J’ai repris ce fonctionnement en deux temps lorsque j’étais en Pologne (en 2008), et que j’ai sérieusement essayé d’écrire (de la fiction) en anglais pour la dernière fois. Ci-dessus, mon cahier de l’époque.

À part ça, j’avais désormais mon propre ordinateur, et j’ai vite pris l’habitude d’écrire en français directement sur ma machine. Ça va forcément plus vite que d’écrire deux fois plus ou moins la même chose, non? C’est du moins ce que je croyais jusqu’en 2016, quand j’ai repris l’écriture après une pause de plusieurs années. J’étais rouillée, et je connaissais assez bien le milieu pour me rendre compte à quel point j’écrivais lentement. Il y a des gens qui abattent mille mots par heure ou plus, et moi, j’étais là, les yeux dans le blanc de ma page, un mot après l’autre, entrecoupés de longues réflexions — non, finalement, toute cette phrase est nulle, je l’efface…

Et il y avait un côté décourageant dans cette lenteur, un côté stressant dans cet écran immobile et trop lumineux qui me renvoyait dans la face, sans jamais ciller, la preuve de mon incapacité. Puis Chloé Duval m’a parlé de Rachel Aaron. Et la façon de faire de cette auteure américaine, même si j’ai dû l’adapter un peu, a changé la donne. Oui, elle m’a vraiment débloquée. Et c’est de ça que je veux vous parler aujourd’hui.

En gros, pour les personnes qui ne lisent pas l’anglais (sinon, je vous invite à cliquer le lien ci-dessus et à lire tout l’article), Aaron évoque trois approches de l’écriture qui ont boosté sa productivité. Le temps — c’est ce qui est le moins pertinent pour moi (j’ai peu de marge de manœuvre en la matière) — revient à tester différentes plages horaires (moment de la journée, longueur des sessions, lieu de travail) pour déterminer celles où vous êtes le plus efficace. Par exemple : matin, après-midi ou soir? à partir de combien de temps adoptez-vous votre rythme de croisière? jusqu’à combien d’heures d’affilée êtes-vous capable de maintenir le rythme? écrivez-vous mieux chez vous, dans un café, ailleurs? Une fois que vous saurez tout ça, essayez au maximum de prévoir vos heures d’écriture en fonction des critères qui vous sont favorables.

Ensuite, il y a l’enthousiasme. On écrit plus facilement (et plus vite) ce qu’on aime… et, comme le monde est bien fait, cette passion est aussi ce qui rendra vos écrits authentiques et accrochera votre lectorat. Donc, au lieu de penser en termes de ce que vous « devriez » écrire, fiez-vous à votre enthousiasme. Si une scène prévue ne vous enthousiasme pas, elle est peut-être nécessaire, mais pas en l’état! Cherchez l’angle, l’élément qui la rendra passionnante à vos yeux, et elle s’écrira toute seule.
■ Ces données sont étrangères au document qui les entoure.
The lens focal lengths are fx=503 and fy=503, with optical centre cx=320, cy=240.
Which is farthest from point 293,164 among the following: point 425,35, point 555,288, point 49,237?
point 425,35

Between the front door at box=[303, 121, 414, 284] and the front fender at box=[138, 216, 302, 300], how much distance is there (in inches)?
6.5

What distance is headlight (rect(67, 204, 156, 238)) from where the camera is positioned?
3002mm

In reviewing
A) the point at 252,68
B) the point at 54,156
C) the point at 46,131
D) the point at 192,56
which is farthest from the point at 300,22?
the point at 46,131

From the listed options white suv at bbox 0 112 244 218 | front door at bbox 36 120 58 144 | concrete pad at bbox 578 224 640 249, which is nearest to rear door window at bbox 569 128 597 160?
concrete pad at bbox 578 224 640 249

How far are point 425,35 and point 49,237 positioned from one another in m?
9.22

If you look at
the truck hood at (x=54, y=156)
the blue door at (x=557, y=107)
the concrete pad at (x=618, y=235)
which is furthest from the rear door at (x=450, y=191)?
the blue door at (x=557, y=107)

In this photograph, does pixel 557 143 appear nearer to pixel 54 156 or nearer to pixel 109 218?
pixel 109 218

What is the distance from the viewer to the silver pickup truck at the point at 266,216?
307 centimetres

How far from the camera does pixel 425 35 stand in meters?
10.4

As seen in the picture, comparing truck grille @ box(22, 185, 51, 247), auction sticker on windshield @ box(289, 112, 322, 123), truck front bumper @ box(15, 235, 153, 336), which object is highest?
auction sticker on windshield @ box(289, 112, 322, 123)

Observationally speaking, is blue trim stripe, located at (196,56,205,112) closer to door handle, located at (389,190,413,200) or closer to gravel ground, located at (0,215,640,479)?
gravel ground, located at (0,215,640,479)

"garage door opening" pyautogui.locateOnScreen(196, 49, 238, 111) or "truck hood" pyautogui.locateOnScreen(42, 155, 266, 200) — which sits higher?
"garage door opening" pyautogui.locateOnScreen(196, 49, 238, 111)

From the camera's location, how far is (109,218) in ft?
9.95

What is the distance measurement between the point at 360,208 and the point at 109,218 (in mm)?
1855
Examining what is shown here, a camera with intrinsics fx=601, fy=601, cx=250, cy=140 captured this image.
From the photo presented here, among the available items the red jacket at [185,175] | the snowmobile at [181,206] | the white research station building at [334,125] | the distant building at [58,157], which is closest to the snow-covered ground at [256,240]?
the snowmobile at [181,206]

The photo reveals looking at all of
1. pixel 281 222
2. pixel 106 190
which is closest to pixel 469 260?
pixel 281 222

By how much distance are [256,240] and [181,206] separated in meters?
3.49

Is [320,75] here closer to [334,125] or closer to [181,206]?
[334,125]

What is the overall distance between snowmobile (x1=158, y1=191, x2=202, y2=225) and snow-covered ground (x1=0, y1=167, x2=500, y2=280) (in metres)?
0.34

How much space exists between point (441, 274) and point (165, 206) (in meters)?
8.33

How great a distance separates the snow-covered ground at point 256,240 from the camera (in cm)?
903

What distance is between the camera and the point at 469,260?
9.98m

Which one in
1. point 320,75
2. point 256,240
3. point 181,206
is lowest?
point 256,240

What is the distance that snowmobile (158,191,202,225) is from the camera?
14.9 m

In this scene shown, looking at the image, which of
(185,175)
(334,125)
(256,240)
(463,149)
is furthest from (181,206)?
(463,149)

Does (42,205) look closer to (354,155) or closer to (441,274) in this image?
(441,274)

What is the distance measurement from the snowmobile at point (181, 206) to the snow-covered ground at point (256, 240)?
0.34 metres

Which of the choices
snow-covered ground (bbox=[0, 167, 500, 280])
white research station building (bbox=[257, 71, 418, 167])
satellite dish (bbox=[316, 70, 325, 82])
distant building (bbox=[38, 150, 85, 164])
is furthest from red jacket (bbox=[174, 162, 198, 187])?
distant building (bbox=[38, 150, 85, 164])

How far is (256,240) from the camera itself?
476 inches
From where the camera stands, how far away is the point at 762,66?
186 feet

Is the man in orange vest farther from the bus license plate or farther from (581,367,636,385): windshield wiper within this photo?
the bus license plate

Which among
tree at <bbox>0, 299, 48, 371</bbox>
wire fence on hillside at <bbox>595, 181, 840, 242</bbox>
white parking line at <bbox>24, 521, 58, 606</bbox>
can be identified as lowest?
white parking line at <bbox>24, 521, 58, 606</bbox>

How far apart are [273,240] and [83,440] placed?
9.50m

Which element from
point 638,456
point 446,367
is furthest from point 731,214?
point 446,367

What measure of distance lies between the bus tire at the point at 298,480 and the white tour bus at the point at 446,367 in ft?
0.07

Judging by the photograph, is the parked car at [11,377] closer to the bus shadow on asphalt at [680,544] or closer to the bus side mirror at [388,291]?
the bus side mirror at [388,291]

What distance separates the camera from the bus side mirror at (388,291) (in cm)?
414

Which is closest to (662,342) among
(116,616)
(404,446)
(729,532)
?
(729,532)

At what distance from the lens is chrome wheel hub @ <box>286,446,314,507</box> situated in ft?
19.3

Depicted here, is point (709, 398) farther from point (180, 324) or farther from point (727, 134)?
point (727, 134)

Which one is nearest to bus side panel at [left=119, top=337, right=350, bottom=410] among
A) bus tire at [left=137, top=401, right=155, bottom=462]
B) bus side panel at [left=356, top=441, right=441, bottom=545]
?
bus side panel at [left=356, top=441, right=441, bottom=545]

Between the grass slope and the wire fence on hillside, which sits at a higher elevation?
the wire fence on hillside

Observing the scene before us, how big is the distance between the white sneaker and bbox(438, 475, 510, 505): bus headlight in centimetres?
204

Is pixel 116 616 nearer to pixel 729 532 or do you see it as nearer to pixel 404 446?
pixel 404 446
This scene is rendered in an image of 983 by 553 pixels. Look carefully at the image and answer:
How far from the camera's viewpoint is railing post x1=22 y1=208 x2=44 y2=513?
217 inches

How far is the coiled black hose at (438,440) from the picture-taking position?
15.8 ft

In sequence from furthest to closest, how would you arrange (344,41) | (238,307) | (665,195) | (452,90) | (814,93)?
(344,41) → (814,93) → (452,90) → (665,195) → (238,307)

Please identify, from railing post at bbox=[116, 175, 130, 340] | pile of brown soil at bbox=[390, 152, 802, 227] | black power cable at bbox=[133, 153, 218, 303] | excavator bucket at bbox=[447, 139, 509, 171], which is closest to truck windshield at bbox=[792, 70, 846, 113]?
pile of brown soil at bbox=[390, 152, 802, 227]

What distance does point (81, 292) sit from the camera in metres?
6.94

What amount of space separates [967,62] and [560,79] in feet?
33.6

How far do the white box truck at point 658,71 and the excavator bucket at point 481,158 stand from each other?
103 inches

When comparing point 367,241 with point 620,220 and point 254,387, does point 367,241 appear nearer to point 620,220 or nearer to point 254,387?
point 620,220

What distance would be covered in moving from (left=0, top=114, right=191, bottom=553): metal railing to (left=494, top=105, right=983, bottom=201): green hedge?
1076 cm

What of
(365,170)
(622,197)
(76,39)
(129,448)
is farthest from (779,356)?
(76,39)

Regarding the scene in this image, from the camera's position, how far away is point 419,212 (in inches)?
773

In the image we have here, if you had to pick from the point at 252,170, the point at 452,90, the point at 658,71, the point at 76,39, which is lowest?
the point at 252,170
Enfin, le facteur le plus important est sans doute la connaissance. C’est-à-dire savoir à l’avance ce que vous allez écrire. Pour moi, cela n’était pas évident, car je me considère plutôt comme une écrivaine jardinière (pantser). Si j’ai un plan trop précis, écrire une histoire que je connais déjà m’ennuie. J’ai besoin de découvrir et d’être surprise par ce qui arrive comme si j’étais une simple lectrice de ma propre histoire. Et pourtant, c’est ce conseil qui a véritablement révolutionné ma pratique d’écriture.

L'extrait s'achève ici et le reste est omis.